▸ **Exercise goal**:
Reproduce every one of the records below word for word, leaving the pictures out of your copy.

┌─ Records for processing

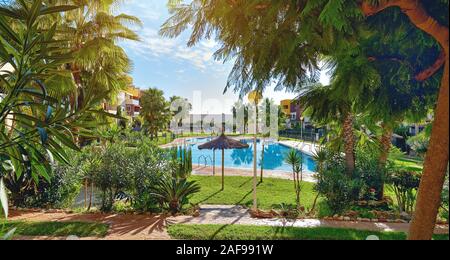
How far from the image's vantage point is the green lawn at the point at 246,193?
7.76 meters

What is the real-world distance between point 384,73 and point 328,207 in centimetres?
492

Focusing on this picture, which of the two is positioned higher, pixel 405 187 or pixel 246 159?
pixel 405 187

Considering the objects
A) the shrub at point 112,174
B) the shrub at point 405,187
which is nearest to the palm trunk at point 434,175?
the shrub at point 112,174

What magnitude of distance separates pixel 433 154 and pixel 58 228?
5.56 meters

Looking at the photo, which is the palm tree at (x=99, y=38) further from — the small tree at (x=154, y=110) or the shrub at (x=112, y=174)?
the small tree at (x=154, y=110)

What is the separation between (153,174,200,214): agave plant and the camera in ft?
19.2

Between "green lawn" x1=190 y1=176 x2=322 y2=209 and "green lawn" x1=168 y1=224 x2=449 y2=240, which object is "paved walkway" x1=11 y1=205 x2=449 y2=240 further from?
"green lawn" x1=190 y1=176 x2=322 y2=209

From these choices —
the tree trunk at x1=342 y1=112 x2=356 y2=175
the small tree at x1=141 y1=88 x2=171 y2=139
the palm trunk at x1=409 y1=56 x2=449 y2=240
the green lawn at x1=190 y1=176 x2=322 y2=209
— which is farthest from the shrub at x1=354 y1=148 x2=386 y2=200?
the small tree at x1=141 y1=88 x2=171 y2=139

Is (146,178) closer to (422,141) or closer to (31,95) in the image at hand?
(31,95)

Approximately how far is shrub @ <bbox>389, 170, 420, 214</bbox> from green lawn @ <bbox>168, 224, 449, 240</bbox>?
2528 millimetres

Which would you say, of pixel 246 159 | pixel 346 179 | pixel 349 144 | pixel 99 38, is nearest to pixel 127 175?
pixel 346 179

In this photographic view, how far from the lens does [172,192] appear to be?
5.88m
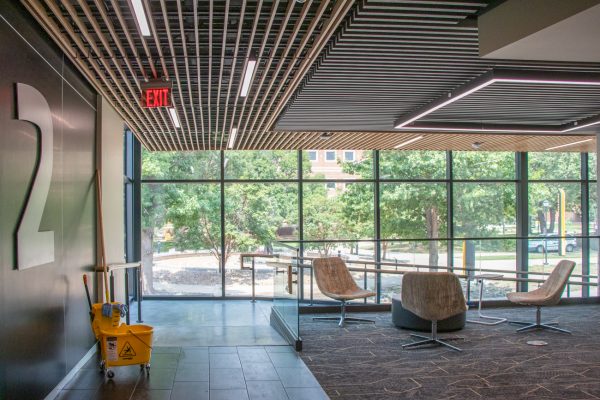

└─

▸ **Response to this task**:
How far from the image's vantage point is the green lawn at the point at 246,193?
7.76 meters

What is the real-world distance between point 384,73 and point 328,207 in centimetres?
492

Focusing on this picture, which of the two is positioned higher, pixel 405 187 or pixel 246 159?
pixel 405 187

Considering the objects
A) the shrub at point 112,174
B) the shrub at point 405,187
which is nearest to the palm trunk at point 434,175?
the shrub at point 112,174

What magnitude of distance separates pixel 433 154 and pixel 58 228?
5.56 meters

Looking at the photo, which is the palm tree at (x=99, y=38) further from — the small tree at (x=154, y=110) or the shrub at (x=112, y=174)?
the small tree at (x=154, y=110)

What is the separation between (153,174,200,214): agave plant and the camera in ft?
19.2

Between "green lawn" x1=190 y1=176 x2=322 y2=209 and "green lawn" x1=168 y1=224 x2=449 y2=240, which object is "paved walkway" x1=11 y1=205 x2=449 y2=240 further from?
"green lawn" x1=190 y1=176 x2=322 y2=209

From these choices —
the tree trunk at x1=342 y1=112 x2=356 y2=175
the small tree at x1=141 y1=88 x2=171 y2=139
the palm trunk at x1=409 y1=56 x2=449 y2=240
the green lawn at x1=190 y1=176 x2=322 y2=209
— which is farthest from the shrub at x1=354 y1=148 x2=386 y2=200?
the small tree at x1=141 y1=88 x2=171 y2=139

Is (146,178) closer to (422,141) or closer to (31,95) in the image at hand?
(31,95)

Approximately how far is shrub @ <bbox>389, 170, 420, 214</bbox> from green lawn @ <bbox>168, 224, 449, 240</bbox>?
2528 millimetres

Which would you say, of pixel 246 159 | pixel 346 179 | pixel 349 144 | pixel 99 38, is nearest to pixel 127 175?
pixel 346 179

In this photographic view, how far from the lens does [172,192] appear to be?
5.88m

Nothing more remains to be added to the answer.